A good burger: OK, so there are lots of great burger joints (and restaurants with fantastic burgers) around. Picking one puts me at risk of criticism but I’ll go ahead and say some of the best burgers in Cleveland can be found at Michael Symon’s B Spot (locations downtown and on the East side).
Dinner with friends: It’ll depend on how fancy or casual our moods will be. Casual places would be ranging from the Buffalo Wild Wings (for sporting events), bars like Masthead Brewery or Nano Brew (for trivia), and the Corner Alleyfor bar and bowling. There are so many full service restaurants that are amazing in Cleveland it’d be impossible to write down just a few.
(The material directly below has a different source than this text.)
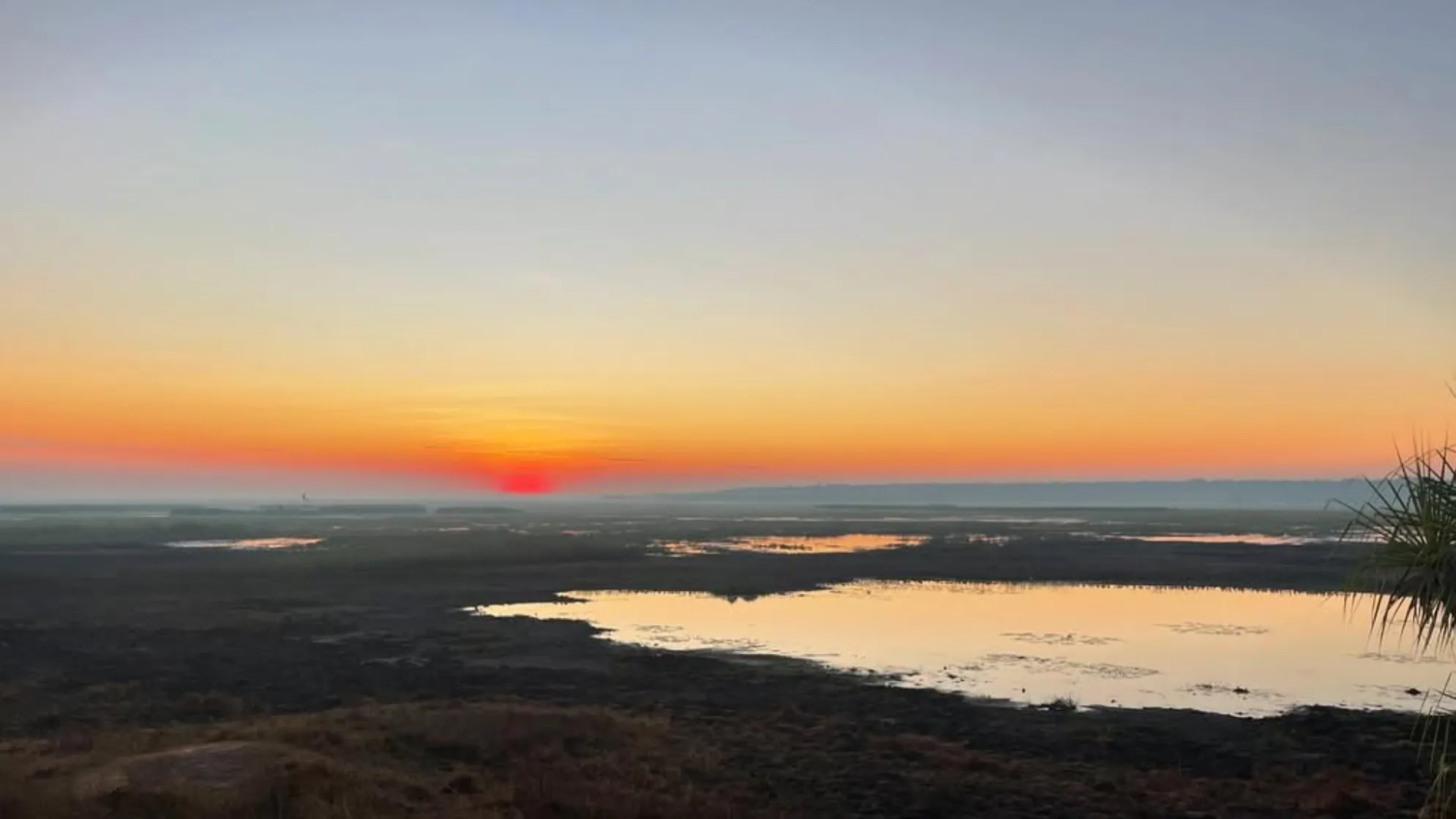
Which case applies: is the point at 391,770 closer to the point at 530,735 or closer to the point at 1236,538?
the point at 530,735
Great patio: My favorite patio in Cleveland is Alley Cat Oyster Bar in the Flats. Great place to eat, drink, and watch boats. Runner up: L'Albatros - amazing food, wine, and cheese.
A night on the town: For my night on the town you can try the restaurants, bars, and clubs on West 6th street in downtown. Places include the Dive Bar and Velvet Tango Room.
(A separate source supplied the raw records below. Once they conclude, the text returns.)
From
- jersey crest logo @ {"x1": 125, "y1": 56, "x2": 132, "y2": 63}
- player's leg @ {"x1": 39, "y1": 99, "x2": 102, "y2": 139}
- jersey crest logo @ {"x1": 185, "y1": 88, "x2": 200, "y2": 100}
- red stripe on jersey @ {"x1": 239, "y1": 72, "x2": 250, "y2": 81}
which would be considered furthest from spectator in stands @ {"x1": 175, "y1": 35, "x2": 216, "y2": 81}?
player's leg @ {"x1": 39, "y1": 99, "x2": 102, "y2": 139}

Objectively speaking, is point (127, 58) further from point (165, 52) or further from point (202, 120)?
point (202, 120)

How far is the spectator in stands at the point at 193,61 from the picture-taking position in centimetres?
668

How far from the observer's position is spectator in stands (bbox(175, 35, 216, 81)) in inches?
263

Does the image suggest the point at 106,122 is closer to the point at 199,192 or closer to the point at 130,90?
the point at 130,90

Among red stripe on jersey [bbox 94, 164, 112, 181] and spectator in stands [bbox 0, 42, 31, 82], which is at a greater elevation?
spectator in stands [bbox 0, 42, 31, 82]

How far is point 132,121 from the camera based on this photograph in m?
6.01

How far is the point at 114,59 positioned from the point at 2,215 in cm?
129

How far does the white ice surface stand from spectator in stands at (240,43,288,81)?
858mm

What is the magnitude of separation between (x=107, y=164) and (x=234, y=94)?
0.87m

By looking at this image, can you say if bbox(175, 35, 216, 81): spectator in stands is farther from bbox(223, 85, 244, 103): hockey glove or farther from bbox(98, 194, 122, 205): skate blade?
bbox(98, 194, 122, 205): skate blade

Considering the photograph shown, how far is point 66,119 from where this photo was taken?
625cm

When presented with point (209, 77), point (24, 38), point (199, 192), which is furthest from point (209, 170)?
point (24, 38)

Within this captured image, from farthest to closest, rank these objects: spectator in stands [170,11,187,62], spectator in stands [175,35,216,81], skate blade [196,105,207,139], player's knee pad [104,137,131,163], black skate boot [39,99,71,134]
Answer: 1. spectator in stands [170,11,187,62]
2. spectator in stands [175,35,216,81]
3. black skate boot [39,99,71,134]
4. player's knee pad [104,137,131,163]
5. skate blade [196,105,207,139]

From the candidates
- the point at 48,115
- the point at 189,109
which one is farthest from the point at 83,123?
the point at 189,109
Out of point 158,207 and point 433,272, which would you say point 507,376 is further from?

Cope with sleep deprivation: It gets better over time and per rotation. Learning your workflow and time-saving skills will get you out of the hospital on time. After that, it is prioritizing sleep and time with your loved ones. You learn that you have to use the time you have outside the hospital wisely.
Get to conferences on time: Our program administration makes intern and noon conferences a priority for the education of the house staff. If rounds go into intern conference or noon conference, it is a full expectation to hand the pagers over to the senior resident and go to conference on time. I’d just say to have an eye on the clock during those days and 5 minutes before conference respectfully pause rounds and give critical updates to your senior and attending for your patients who have not been seen yet.
Avoid burnout: It is so easy to burnout if you don’t keep in mind why we are doing what we do. You’re not just repleting electrolytes all day. You are helping diagnose and cure disease, alleviate suffering, and teaching patients, students, and interns. Keep in mind that every day you have the opportunity to vastly impact the lives of each of your patients in a way that very few other jobs could.
East Side or West Side: Can’t go wrong.. but for me East Side.
Staying in or going out: Staying in.
UH or VA: The VA! I love serving our veterans.
CICU or MICU: MICU
Sushi or tacos: Sushi!
Lease or buy a car in Cleveland: If you know you’ll be trying to get back to a city like New York or Boston after residency, you may consider leasing.
Own or rent a house in Cleveland: Truly this depends on your personal financial situation. If you do it correctly, you can easily find an affordable house here in Cleveland that you can buy and sell to come out ahead or even after completion of residency. NOTE: as a homeowner myself, be ready for all the “fun” that comes with owning a house (i.e. why does my basement smell like sewage.. or why is there water coming from my ceiling?)
On my bucket list: getting a dog. It’s totally possible as a resident, but I just think it’d be unfair to a puppy to not have an owner around for a bit more of the day.
I can’t live without: time with my wife and family. It’s my number one priority in life.
Bad habit: I have the habit of going home and turning on Netflix. Next thing you know you need to go to sleep and all you’ve done is watch a few episodes of The Big Bang Theory and New Girl.
If you were given 3 additional hours a day, what would you do with them? I’d work out.
Fun fact most people don’t know about me is aside from watching the Cavs, Indians, and Browns, my absolute favorite sport is tennis. It’s definitely my favorite sport to play.
When I’m not on call you will find me usually at home with the wife, at a Cleveland sporting event, or out at a restaurant.